Pages

Kamis, 16 Juni 2016

Bunda Maria, Bunda Kerahiman



Paus Yohanes Paulus II menghadirkan kembali ke hadapan kita pentingnya peran unik Bunda Maria dalam rencana belas kasih Allah yang kekal.

Dalam ensikliknya, Dives In Misericordia, Bapa Suci menyisihkan satu bagian yang sepenuhnya dipersembahkan kepada Santa Perawan Maria "Bunda Kerahiman".

Dialah, menurut Bapa Suci, yang memiliki pemahaman paling mendalam akan kerahiman ilahi, dialah yang, lebih dari segala manusia lainnya, layak dan pantas menerima Kerahiman Ilahi.

Dipanggil dengan suatu cara yang istimewa untuk ikut ambil bagian dalam misi Puteranya dalam menyatakan kasih-Nya, Bunda Maria tak kunjung henti mewartakan kerahiman-Nya "dari generasi ke generasi". 


Kerahiman atau belas kasih merupakan sifat Allah yang paling utama, sebab Allah menyatakan diri-Nya sebagai Kasih (1Yoh 4:8). Sebagai murid Kristus, Allah menghendaki agar kita serupa dengan Dia (Mat 5:48). Untuk maksud itulah Allah memberikan contoh yang sempurna, yaitu Bunda Maria.

Injil mengajarkan kepada kita, bagaimana Allah sendiri telah memilih Bunda Maria, dan memenuhinya dengan rahmat-Nya (Luk 1:28). Allah memberi salam penghormatan kepadanya, menyebutnya sebagai seseorang yang dikaruniai dengan rahmat Allah, dan yang disertai Allah sendiri. Salam semacam ini tidak pernah disampaikan Allah kepada siapapun yang lain.

Kepenuhan rahmat Allah yang dalam diri Bunda Maria juga merupakan kekhususan baginya, yang diberikan Allah sehubungan dengan tugas istimewa yang dipercayakan kepadanya, yaitu menjadi Bunda Kristus yang adalah Allah, dan karena itu Maria disebut sebagai Bunda Allah.

Tuhan kita Yesus Kristus adalah Sang Kerahiman Ilahi, maka Bunda-Nya, Bunda Maria layak disebut sebagai Bunda Kerahiman.

Melalui Bunda Marialah Kristus Sang Kerahiman Ilahi dapat lahir ke dunia, dan mengambil rupa manusia. Melalui Bunda Marialah, Kerahiman Allah yang tidak kelihatan itu menjadi kelihatan dan hadir di tengah-tengah umat-Nya.

#### [SOAL LATIHAN]
• 1. Jawab pertanyaan berikut berdasarkan kutipan tentang Bunda Maria, Bunda Kerahiman:
(a) Dalam ensiklik apa Paus Yohanes Paulus II menyisihkan satu bagian untuk Santa Perawan Maria?
(b) Menurut kutipan, mengapa kerahiman merupakan sifat Allah yang paling utama?
(c) Tugas istimewa apa yang dipercayakan Allah kepada Bunda Maria?
• 2. Tulislah lanjutan kutipan tentang Bunda Maria, Bunda Kerahiman, mulai setelah kalimat terakhirnya.
Materi yang menyertai tidak dipakai untuk mengerjakan soal apa pun.

#### [DATA TERSIMPAN]
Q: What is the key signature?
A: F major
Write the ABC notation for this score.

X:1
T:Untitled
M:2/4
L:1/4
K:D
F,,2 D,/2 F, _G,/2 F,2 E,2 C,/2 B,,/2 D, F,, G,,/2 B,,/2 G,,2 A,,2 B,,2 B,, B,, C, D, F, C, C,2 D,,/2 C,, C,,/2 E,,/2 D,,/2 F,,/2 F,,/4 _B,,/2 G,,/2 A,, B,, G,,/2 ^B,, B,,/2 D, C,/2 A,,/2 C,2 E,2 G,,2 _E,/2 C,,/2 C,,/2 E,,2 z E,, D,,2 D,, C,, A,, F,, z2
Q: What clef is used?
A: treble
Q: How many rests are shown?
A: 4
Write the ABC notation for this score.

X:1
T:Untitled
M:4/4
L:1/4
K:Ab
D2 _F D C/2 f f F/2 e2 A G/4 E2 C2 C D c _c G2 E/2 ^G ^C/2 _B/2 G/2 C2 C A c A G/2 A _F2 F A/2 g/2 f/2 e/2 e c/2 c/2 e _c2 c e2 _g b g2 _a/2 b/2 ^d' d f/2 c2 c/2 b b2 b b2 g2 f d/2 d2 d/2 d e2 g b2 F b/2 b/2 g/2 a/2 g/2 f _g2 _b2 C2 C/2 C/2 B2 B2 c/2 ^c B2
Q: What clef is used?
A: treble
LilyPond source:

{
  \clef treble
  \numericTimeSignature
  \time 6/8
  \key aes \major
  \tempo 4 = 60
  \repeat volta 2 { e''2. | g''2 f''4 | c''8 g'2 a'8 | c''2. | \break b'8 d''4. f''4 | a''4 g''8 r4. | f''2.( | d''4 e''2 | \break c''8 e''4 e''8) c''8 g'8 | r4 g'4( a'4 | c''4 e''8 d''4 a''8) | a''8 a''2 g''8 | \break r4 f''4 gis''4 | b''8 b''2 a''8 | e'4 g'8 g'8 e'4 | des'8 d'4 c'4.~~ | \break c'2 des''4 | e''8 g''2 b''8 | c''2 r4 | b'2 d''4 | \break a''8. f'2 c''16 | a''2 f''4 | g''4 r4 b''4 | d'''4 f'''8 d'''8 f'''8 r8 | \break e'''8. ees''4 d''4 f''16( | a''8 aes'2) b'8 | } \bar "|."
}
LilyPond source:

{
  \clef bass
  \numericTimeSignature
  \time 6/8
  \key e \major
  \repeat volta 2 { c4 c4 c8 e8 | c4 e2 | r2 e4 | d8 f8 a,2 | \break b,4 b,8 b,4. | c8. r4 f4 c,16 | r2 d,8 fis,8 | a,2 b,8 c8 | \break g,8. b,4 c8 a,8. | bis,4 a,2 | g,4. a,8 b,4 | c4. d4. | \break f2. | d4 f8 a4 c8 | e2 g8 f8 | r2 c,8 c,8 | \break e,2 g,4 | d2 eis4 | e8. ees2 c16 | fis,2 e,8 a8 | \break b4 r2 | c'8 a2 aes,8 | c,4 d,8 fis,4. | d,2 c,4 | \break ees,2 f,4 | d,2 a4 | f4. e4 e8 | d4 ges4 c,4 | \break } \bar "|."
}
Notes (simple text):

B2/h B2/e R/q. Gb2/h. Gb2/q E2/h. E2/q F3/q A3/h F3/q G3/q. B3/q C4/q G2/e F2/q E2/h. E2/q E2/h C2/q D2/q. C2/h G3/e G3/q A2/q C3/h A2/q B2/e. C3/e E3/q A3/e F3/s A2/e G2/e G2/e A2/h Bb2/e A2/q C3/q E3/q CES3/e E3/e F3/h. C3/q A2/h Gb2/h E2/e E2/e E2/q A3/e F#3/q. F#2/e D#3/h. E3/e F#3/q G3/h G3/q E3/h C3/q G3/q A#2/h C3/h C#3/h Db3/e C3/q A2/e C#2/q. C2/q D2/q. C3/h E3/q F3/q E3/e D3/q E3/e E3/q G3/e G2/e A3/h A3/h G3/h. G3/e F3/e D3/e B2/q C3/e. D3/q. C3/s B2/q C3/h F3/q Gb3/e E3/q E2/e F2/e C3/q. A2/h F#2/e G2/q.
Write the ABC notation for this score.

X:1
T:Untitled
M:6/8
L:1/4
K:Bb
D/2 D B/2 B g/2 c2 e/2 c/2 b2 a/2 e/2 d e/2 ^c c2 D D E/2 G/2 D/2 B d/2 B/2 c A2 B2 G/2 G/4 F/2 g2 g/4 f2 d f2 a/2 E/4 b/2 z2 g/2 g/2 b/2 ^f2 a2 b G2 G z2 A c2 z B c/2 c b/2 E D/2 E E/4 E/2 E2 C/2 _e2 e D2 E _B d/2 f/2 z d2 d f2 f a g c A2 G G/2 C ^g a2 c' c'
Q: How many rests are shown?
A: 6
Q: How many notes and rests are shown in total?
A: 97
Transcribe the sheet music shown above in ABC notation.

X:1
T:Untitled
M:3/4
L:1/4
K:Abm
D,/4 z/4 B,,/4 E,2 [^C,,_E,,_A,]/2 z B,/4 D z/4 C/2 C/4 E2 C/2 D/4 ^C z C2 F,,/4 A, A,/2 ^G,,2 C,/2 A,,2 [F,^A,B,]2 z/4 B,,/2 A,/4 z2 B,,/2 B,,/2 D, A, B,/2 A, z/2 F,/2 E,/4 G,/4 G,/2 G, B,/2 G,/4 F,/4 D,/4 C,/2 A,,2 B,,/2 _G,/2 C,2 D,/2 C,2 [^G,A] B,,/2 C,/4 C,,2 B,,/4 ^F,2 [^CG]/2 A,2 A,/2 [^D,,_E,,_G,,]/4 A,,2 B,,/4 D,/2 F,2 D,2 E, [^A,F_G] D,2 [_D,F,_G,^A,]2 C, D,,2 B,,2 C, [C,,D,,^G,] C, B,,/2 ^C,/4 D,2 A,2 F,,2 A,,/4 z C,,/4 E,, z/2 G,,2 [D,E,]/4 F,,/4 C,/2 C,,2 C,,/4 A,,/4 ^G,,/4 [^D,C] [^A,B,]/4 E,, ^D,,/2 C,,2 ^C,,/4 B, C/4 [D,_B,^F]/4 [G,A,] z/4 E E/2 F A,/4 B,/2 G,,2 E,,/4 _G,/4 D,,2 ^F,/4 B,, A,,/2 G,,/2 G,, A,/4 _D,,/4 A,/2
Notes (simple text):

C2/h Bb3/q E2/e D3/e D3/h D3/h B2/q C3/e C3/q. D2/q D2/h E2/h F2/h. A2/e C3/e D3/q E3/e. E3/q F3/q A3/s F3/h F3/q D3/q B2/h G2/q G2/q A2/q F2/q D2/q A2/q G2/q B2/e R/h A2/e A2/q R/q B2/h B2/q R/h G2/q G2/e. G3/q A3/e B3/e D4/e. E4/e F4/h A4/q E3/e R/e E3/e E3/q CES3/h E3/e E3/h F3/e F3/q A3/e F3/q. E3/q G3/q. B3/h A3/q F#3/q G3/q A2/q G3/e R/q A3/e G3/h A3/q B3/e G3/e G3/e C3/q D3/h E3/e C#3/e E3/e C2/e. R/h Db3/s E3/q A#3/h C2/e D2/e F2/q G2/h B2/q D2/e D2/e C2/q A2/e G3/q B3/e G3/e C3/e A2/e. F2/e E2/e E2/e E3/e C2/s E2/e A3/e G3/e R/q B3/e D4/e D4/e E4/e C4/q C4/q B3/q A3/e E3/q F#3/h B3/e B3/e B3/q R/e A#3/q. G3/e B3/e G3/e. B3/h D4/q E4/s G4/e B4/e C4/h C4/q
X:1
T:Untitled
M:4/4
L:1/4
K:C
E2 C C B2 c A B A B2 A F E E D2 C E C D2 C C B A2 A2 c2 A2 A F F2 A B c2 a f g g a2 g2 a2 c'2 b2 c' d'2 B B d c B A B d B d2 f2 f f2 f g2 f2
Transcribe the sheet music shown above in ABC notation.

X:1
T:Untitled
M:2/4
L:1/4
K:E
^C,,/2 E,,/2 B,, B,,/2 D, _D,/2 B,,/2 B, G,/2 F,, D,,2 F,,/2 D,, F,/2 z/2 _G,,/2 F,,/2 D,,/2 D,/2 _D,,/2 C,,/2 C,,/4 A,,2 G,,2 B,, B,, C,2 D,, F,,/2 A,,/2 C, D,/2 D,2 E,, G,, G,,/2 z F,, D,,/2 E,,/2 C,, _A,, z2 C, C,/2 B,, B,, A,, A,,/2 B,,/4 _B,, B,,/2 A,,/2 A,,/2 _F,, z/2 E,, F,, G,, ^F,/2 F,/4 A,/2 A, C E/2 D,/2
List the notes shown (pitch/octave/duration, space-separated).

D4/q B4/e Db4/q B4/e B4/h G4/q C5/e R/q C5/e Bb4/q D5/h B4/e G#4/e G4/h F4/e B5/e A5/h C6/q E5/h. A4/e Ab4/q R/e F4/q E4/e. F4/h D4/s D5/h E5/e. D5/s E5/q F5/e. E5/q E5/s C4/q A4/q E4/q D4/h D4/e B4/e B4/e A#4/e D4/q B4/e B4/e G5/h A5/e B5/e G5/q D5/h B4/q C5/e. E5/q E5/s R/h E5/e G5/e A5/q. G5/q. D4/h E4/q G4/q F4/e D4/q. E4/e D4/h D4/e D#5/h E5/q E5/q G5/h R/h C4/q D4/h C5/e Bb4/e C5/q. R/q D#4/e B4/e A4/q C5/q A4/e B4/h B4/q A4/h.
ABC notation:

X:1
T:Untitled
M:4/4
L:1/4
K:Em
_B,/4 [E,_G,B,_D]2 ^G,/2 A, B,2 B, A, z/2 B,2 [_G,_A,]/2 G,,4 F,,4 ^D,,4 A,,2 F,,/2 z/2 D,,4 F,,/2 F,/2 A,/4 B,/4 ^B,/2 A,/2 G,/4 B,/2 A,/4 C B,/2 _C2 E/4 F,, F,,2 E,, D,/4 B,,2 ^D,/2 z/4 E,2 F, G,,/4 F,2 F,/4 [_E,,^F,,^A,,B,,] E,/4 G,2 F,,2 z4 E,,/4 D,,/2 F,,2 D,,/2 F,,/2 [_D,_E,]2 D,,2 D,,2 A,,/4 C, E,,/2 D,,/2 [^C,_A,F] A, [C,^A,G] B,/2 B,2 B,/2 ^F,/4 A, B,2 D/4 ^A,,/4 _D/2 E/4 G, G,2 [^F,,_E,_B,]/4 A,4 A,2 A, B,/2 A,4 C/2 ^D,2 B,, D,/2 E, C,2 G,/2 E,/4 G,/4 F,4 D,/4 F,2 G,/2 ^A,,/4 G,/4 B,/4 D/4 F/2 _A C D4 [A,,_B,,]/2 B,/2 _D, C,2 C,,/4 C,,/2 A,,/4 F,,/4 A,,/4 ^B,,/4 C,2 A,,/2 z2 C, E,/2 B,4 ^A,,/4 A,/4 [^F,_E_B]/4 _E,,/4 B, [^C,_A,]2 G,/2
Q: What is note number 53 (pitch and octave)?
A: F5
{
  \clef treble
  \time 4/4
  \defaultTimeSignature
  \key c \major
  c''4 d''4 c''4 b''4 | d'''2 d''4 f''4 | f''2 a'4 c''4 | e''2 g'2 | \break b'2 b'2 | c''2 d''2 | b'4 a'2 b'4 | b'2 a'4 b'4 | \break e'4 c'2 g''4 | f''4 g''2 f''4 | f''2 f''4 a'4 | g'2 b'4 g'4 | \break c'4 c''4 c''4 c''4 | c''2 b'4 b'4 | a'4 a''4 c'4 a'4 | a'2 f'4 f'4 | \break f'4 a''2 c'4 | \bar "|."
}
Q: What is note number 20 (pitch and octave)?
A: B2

#### [JAWABAN TERTULIS]
• 1.
(a) Dives In Misericordia.
(b) Sebab Allah menyatakan diri-Nya sebagai Kasih (1Yoh 4:8).
(c) Menjadi Bunda Kristus yang adalah Allah.

• 2.
Sebagai Bunda Kerahiman, Bunda Maria mengajarkan kepada St Faustina demikian: “Aku menghendaki, anakku yang terkasih, agar engkau melaksanakan tiga kebajikan ini yang sangat berharga bagiku dan sangat berkenan kepada Allah. Yang pertama adalah kerendahan hati, kerendahan hati dan sekali lagi kerendahan hati; yang kedua adalah kemurnian; dan yang ketiga adalah kasih akan Tuhan.

Dengan kata lain, Bunda Maria mendorong kita, agar menumbuhkan ketiga kebajikan ini dalam kehidupan kita, agar kita dapat bertumbuh di dalam kekudusan. Kepada kekudusan itulah kita semua dipanggil, sebagaimana dinyatakan dalam Kitab Suci (Im 19:2; Mat 5:48; 1Tes 4:3).

Panggilan untuk hidup kudus inilah yang diserukan kembali oleh Konsili Vatikan II, sebagaimana tertulis dalam Lumen Gentium. Demikianlah, Gereja mengajarkan bahwa kekudusan dimaksudkan untuk semua orang, tidak saja untuk para religius; namun juga untuk kita kaum awam, baik yang lajang maupun yang hidup berkeluarga. Dan untuk mencapai kekudusan ini, kita harus memulai dari langkah pertama, yaitu kerendahan hati.

Kerendahan hati adalah dasar dari semua kebajikan yang lain, sebab tanpa kerendahan hati, kita tidak dapat sungguh-sungguh memiliki kebajikan-kebajikan yang lain. Kerendahan hati juga disebut sebagai ibudari semua kebajikan, sebab ia melahirkan ketaatan, takut akan Tuhan, dan penghormatan kepada-Nya, kesabaran, kesederhanaan, kelemah-lembutan dan damai sejahtera.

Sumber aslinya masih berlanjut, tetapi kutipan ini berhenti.